Question

If $ {{\cos }^{-1}}x+{{\cos }^{-1}}y=\dfrac{\pi }{2} $ , then prove that $ {{\cos }^{-1}}x={{\sin }^{-1}}y $

Answer 1

Hint: In the problem, we have the inverse trigonometric functions, so we will assume each inverse trigonometric ratio as a variable and calculates the relationship between the variables by using the given conditions. Now we will calculate the value of $ {{\sin }^{-1}}y $ by using all the values we have calculated so far.
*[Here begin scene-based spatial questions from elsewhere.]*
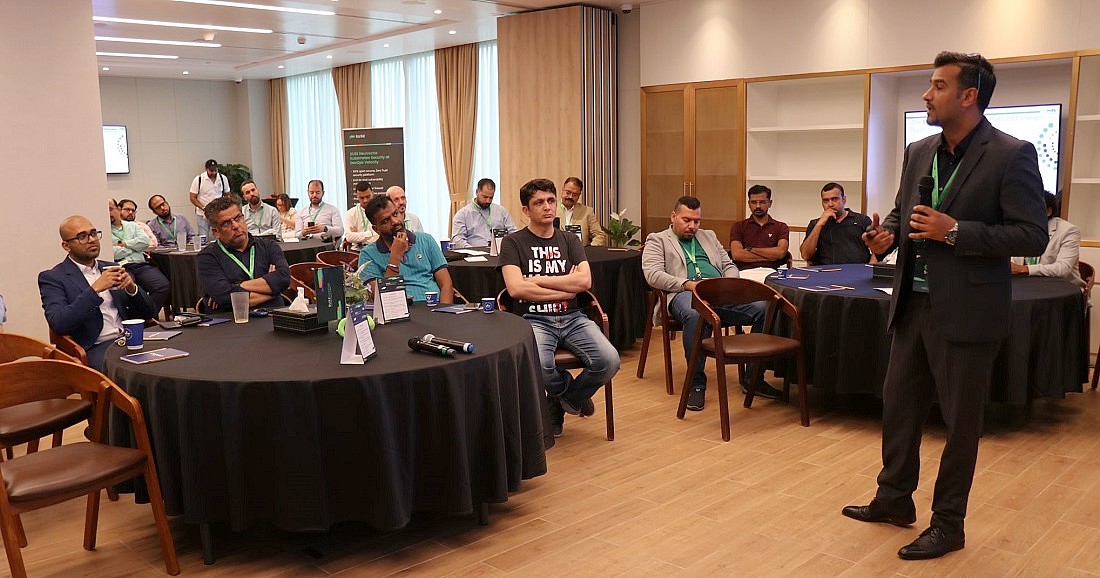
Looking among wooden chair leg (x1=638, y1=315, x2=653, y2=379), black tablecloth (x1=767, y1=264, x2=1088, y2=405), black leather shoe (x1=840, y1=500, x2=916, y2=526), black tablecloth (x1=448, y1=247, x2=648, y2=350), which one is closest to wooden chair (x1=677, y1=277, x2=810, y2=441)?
black tablecloth (x1=767, y1=264, x2=1088, y2=405)

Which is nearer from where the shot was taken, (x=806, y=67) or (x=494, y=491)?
(x=494, y=491)

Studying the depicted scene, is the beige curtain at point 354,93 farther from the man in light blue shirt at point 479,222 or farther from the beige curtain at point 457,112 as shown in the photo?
the man in light blue shirt at point 479,222

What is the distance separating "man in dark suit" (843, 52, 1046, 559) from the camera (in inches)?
117

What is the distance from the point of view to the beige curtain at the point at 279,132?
16.2 meters

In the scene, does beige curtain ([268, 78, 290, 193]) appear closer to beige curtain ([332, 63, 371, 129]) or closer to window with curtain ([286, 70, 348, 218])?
window with curtain ([286, 70, 348, 218])

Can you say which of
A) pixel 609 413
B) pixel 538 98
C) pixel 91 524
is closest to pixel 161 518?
pixel 91 524

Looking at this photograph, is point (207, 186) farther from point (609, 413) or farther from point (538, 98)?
point (609, 413)

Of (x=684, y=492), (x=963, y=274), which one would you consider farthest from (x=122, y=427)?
(x=963, y=274)

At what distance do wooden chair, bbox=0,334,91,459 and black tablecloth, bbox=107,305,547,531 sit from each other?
505mm

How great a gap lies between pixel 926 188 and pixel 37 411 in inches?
150

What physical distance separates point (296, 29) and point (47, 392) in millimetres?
8119

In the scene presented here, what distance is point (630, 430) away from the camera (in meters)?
5.02

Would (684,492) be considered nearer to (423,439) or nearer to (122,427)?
(423,439)

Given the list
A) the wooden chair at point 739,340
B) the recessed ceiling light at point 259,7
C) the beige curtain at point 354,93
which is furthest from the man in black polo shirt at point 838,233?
the beige curtain at point 354,93
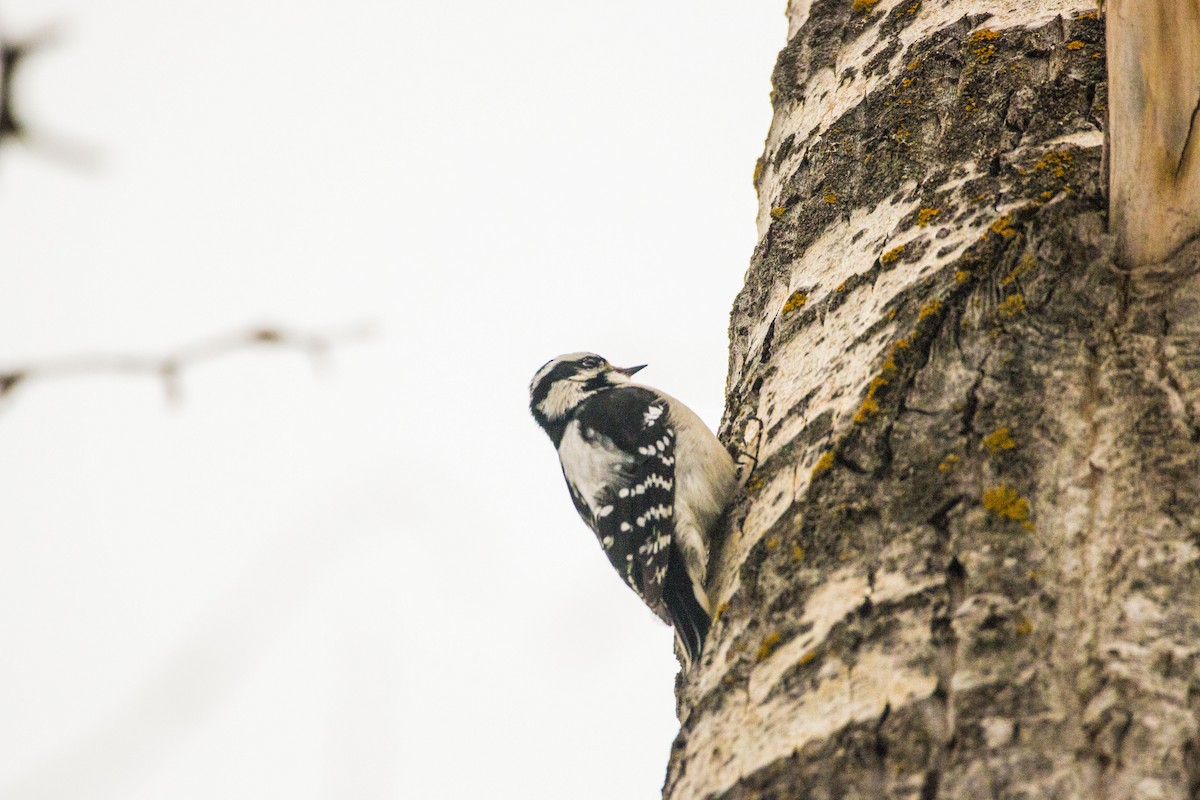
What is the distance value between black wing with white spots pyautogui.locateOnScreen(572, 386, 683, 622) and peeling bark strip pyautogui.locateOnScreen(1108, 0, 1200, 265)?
1703 mm

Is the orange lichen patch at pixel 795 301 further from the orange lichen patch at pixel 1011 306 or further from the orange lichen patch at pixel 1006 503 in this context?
the orange lichen patch at pixel 1006 503

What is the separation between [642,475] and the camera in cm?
397

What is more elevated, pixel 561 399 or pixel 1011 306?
pixel 561 399

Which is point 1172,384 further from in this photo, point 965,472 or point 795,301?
point 795,301

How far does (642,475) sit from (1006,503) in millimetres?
2198

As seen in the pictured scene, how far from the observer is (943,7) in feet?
9.23

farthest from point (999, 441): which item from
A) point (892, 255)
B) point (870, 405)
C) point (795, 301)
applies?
point (795, 301)

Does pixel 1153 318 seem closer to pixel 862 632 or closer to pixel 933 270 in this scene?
pixel 933 270

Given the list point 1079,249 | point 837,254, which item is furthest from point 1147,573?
point 837,254

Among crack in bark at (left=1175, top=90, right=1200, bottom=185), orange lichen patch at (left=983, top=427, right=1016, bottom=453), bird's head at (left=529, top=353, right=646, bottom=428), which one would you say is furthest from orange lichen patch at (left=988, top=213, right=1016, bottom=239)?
bird's head at (left=529, top=353, right=646, bottom=428)

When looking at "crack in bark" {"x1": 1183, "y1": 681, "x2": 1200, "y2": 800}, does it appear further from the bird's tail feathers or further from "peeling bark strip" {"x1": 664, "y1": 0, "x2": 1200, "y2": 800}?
the bird's tail feathers

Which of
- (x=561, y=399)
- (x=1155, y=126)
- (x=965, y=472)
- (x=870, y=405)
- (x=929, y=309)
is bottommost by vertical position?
(x=965, y=472)

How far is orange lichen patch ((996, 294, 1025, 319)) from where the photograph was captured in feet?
6.80

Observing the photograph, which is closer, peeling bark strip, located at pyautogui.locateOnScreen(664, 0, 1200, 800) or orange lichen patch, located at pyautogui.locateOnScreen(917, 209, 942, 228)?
peeling bark strip, located at pyautogui.locateOnScreen(664, 0, 1200, 800)
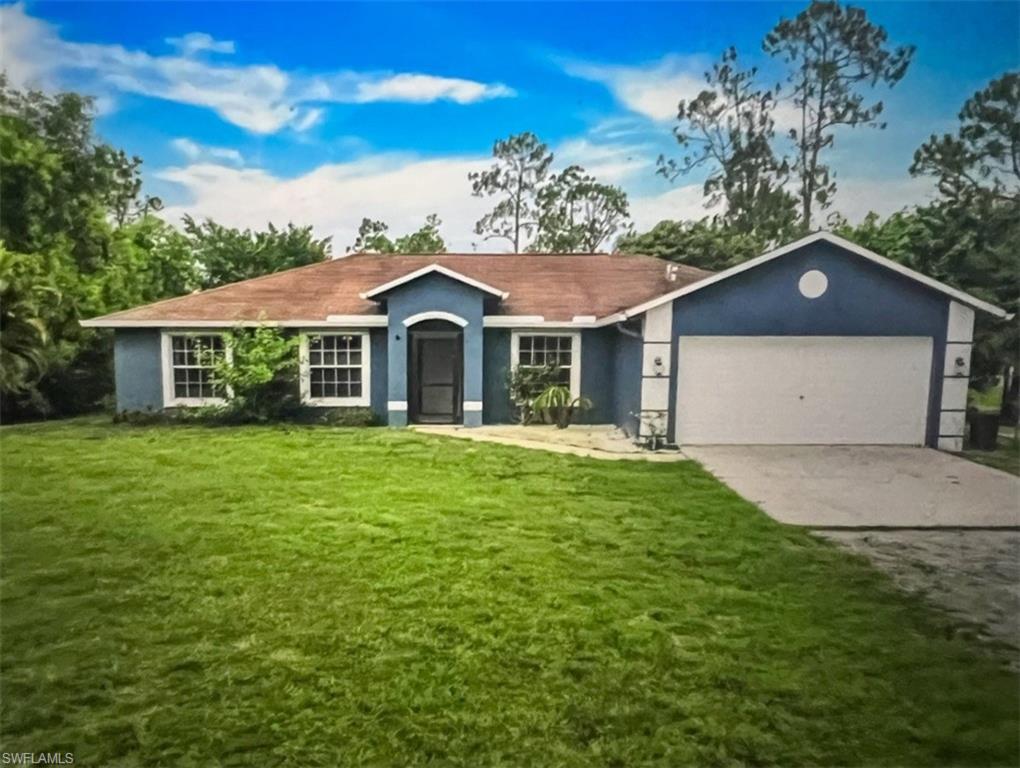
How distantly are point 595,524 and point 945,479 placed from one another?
83.0 inches

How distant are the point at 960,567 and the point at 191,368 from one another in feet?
27.4

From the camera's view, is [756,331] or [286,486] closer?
[286,486]

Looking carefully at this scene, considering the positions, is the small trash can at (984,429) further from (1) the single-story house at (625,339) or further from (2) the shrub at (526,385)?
(2) the shrub at (526,385)

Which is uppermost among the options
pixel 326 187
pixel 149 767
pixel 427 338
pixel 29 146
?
pixel 29 146

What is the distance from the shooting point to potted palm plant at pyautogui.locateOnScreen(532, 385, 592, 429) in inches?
310

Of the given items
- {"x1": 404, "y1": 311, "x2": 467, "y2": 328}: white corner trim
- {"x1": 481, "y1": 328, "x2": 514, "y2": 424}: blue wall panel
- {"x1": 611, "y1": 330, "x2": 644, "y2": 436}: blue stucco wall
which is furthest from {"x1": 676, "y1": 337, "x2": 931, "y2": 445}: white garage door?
{"x1": 404, "y1": 311, "x2": 467, "y2": 328}: white corner trim

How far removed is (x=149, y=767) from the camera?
1768mm

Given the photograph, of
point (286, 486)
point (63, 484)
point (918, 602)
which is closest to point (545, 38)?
point (918, 602)

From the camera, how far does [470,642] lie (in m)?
2.40

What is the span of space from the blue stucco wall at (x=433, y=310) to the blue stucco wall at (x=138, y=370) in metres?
3.08

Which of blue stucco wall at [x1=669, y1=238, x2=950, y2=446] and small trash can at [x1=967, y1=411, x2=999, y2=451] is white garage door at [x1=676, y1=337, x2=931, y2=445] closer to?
blue stucco wall at [x1=669, y1=238, x2=950, y2=446]

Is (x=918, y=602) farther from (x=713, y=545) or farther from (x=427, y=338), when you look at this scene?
(x=427, y=338)

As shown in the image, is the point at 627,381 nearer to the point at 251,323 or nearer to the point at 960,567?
the point at 960,567

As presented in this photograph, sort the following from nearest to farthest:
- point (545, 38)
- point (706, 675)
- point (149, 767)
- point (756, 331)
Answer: point (149, 767), point (706, 675), point (545, 38), point (756, 331)
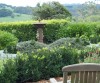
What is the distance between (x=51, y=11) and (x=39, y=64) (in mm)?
16619

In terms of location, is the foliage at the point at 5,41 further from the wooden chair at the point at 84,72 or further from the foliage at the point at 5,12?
the foliage at the point at 5,12

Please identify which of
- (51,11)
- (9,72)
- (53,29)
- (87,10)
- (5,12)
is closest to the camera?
(9,72)

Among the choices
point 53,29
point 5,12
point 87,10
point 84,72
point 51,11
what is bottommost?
point 53,29

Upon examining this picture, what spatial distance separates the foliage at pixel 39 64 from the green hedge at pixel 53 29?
8.76 metres

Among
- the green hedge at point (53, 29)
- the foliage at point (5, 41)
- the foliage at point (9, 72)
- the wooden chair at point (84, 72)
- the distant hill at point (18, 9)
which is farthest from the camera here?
the distant hill at point (18, 9)

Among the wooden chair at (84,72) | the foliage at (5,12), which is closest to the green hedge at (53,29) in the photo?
the foliage at (5,12)

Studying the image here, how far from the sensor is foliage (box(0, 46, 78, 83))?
7211 mm

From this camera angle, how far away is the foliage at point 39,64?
7211 millimetres

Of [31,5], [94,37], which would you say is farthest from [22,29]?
[31,5]

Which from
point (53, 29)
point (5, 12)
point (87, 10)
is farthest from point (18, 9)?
point (53, 29)

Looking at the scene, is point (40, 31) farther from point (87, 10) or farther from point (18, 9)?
point (87, 10)

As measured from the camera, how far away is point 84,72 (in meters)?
4.12

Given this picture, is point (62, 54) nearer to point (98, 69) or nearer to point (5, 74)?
point (5, 74)

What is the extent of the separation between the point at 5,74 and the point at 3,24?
10.9m
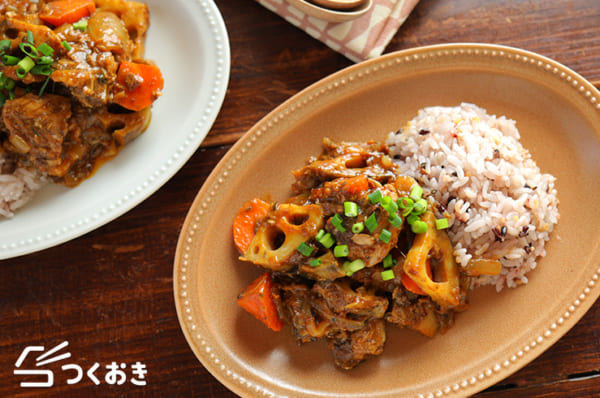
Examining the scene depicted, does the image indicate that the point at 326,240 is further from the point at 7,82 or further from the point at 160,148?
the point at 7,82

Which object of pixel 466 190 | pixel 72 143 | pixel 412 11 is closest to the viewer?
pixel 466 190

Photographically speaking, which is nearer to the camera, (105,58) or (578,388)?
(105,58)

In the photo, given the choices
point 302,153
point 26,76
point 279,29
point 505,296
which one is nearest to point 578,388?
point 505,296

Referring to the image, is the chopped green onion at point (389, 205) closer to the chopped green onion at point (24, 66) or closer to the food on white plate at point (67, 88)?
the food on white plate at point (67, 88)

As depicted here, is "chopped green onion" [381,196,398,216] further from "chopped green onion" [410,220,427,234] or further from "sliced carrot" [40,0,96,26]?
"sliced carrot" [40,0,96,26]

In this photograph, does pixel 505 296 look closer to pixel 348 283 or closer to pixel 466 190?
pixel 466 190

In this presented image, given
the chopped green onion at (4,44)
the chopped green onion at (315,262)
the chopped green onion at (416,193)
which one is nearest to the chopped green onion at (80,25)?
the chopped green onion at (4,44)
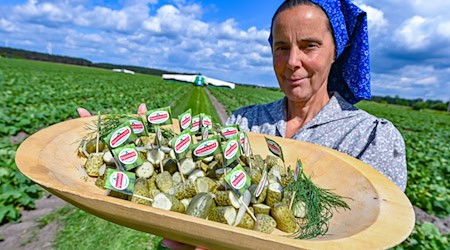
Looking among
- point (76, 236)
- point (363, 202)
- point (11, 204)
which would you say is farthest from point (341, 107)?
point (11, 204)

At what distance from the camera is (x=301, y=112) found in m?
2.79

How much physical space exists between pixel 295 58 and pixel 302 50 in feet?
0.26

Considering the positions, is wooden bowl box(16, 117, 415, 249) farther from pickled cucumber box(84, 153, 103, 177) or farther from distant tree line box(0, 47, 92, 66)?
distant tree line box(0, 47, 92, 66)

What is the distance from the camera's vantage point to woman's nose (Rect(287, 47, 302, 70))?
92.4 inches

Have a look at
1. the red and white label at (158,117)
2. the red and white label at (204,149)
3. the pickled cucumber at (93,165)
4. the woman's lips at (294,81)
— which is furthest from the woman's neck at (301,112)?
the pickled cucumber at (93,165)

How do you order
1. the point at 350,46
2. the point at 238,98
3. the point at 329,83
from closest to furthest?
1. the point at 350,46
2. the point at 329,83
3. the point at 238,98

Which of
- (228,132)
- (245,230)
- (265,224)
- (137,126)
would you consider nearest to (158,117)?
(137,126)

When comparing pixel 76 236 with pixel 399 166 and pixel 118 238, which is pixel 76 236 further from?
pixel 399 166

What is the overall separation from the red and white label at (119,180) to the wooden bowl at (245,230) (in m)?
0.07

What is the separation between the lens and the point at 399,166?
225 cm

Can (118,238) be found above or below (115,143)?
below

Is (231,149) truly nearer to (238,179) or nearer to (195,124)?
(238,179)

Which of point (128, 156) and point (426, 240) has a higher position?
point (128, 156)

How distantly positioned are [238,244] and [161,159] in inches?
36.8
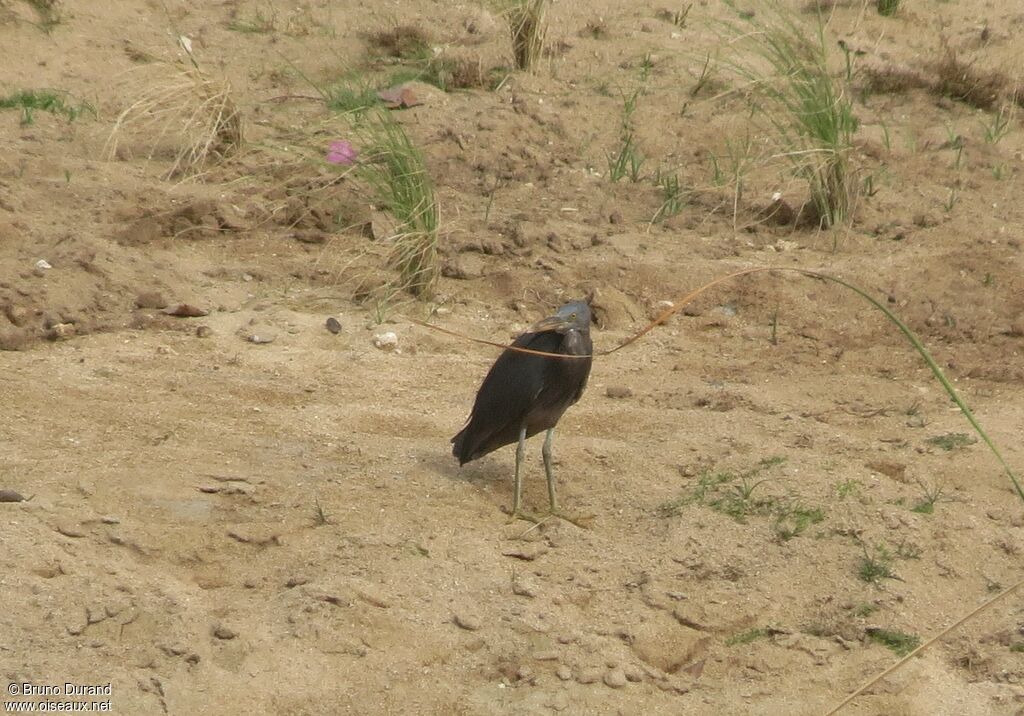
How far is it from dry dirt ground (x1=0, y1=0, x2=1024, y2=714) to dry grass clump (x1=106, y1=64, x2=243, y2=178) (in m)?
0.09

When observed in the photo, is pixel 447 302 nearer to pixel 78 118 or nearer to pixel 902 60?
pixel 78 118

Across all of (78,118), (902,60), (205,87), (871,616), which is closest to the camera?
(871,616)

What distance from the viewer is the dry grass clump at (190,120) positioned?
6.72 meters

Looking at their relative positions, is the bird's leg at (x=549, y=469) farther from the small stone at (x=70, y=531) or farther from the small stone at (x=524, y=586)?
the small stone at (x=70, y=531)

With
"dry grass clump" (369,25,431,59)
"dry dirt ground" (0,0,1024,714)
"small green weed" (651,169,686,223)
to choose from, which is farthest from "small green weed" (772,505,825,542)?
"dry grass clump" (369,25,431,59)

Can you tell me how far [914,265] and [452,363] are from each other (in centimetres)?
210

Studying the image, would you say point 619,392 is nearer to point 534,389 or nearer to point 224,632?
point 534,389

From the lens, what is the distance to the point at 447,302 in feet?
19.5

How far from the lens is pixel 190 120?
665 cm

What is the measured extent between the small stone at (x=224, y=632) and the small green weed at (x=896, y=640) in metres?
1.70

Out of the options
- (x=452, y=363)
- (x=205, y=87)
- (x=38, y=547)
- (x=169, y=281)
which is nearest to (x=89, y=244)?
(x=169, y=281)

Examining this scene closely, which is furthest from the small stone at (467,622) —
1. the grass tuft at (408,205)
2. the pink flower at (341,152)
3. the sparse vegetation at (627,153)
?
the sparse vegetation at (627,153)

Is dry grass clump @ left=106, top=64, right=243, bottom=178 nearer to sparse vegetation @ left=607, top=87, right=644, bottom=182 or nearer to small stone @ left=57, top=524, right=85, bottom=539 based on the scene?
sparse vegetation @ left=607, top=87, right=644, bottom=182

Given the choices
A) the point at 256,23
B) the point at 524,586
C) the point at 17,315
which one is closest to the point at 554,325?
the point at 524,586
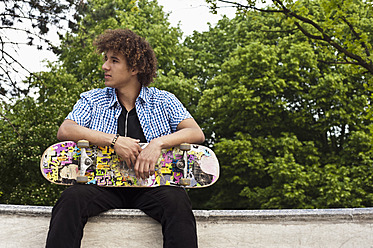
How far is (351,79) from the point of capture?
15.6 metres

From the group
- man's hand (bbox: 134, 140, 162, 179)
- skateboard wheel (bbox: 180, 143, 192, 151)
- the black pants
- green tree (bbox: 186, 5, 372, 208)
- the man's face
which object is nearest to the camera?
the black pants

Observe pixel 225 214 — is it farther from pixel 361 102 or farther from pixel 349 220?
pixel 361 102

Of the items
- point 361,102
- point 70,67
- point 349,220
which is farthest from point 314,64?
point 349,220

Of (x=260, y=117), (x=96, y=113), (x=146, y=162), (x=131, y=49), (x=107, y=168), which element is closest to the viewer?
(x=146, y=162)

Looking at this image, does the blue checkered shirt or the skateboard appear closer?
the skateboard

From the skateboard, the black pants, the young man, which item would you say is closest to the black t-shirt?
the young man

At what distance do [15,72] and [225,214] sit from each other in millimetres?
6306

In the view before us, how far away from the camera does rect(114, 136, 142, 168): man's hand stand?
2445 millimetres

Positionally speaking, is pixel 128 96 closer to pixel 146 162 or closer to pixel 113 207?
pixel 146 162

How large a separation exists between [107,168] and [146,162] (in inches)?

Complete step by step answer:
Given that,
 $ {{\cos }^{-1}}x+{{\cos }^{-1}}y=\dfrac{\pi }{2} $
Let $ {{\cos }^{-1}}x=a\Rightarrow x=\cos a $
Let $ {{\cos }^{-1}}y=b\Rightarrow y=\cos b $
Applying the above values in the given equation, then we will get
 $ a+b=\dfrac{\pi }{2}...\left( \text{i} \right) $
We have to prove that $ {{\cos }^{-1}}x={{\sin }^{-1}}y $ . For this we will calculate the value of $ {{\sin }^{-1}}y $ .
We have $ y=\cos b $ .
From equation $ \left( \text{i} \right) $ we have the value of $ b=\dfrac{\pi }{2}-a $ , substituting the value of $ b $ in the value of $ y $ . Then we will get
 $ \begin{align}
  & y=\cos b \\
 & \Rightarrow y=\cos \left( \dfrac{\pi }{2}-a \right) \\
\end{align} $
We know the $ \cos \left( \dfrac{\pi }{2}-\theta \right)=\sin \theta $ , then we will get
 $ \Rightarrow y=\sin a $
Applying the $ {{\sin }^{-1}} $ function in the above equation, then we will get
 $ \Rightarrow {{\sin }^{-1}}\left( y \right)={{\sin }^{-1}}\left( \sin a \right) $
We know that $ {{\sin }^{-1}}\left( \sin \theta \right)=\theta $ , then we will get
 $ \Rightarrow {{\sin }^{-1}}y=a $
But we have considered the value $ a={{\cos }^{-1}}x $ , then we will get
 $ {{\cos }^{-1}}x={{\sin }^{-1}}y $ .
Hence proved.

Note:
 For this problem we can also prove that $ {{\cos }^{-1}}y={{\sin }^{-1}}x $ by calculating the value of $ {{\sin }^{-1}}x $ .
From equation $ \left( \text{i} \right) $ we have the value of $ a=\dfrac{\pi }{2}-b $ , substituting the value of $ a $ in the value of $ x $ . Then we will get
 $ \begin{align}
  & x=\cos a \\
 & \Rightarrow x=\cos \left( \dfrac{\pi }{2}-b \right) \\
\end{align} $
We know the $ \cos \left( \dfrac{\pi }{2}-\theta \right)=\sin \theta $ , then we will get
 $ \Rightarrow x=\sin b $
Applying the $ {{\sin }^{-1}} $ function in the above equation, then we will get
 $ \Rightarrow {{\sin }^{-1}}\left( x \right)={{\sin }^{-1}}\left( \sin b \right) $
We know that $ {{\sin }^{-1}}\left( \sin \theta \right)=\theta $ , then we will get
 $ \Rightarrow {{\sin }^{-1}}x=b $
But we have considered the value $ b={{\cos }^{-1}}y $ , then we will get
 $ {{\cos }^{-1}}y={{\sin }^{-1}}x $
So, they may ask about both the conditions.